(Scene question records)

***

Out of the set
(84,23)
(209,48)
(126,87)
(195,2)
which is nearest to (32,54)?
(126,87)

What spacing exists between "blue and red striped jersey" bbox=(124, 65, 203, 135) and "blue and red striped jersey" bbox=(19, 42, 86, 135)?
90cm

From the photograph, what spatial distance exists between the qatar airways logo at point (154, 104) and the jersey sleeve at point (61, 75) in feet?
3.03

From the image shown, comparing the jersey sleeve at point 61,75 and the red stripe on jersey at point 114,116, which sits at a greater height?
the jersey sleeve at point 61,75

***

Work to complete
Rewrite the records above, swapping "striped jersey" for "striped shirt" and keeping everything else the same.

The reply
Out of the set
(84,23)
(209,48)
(126,87)
(195,2)
which is nearest to (32,54)?
(126,87)

What spacing exists between "blue and red striped shirt" bbox=(124, 65, 203, 135) and "blue and red striped shirt" bbox=(19, 42, 86, 135)?
90cm

From the photograph, what spatial distance exists between the qatar airways logo at point (154, 104) and the jersey sleeve at point (61, 75) in feet?
3.03

From the image shown, comparing the jersey sleeve at point 61,75 and the red stripe on jersey at point 114,116, which sits at a greater height?
the jersey sleeve at point 61,75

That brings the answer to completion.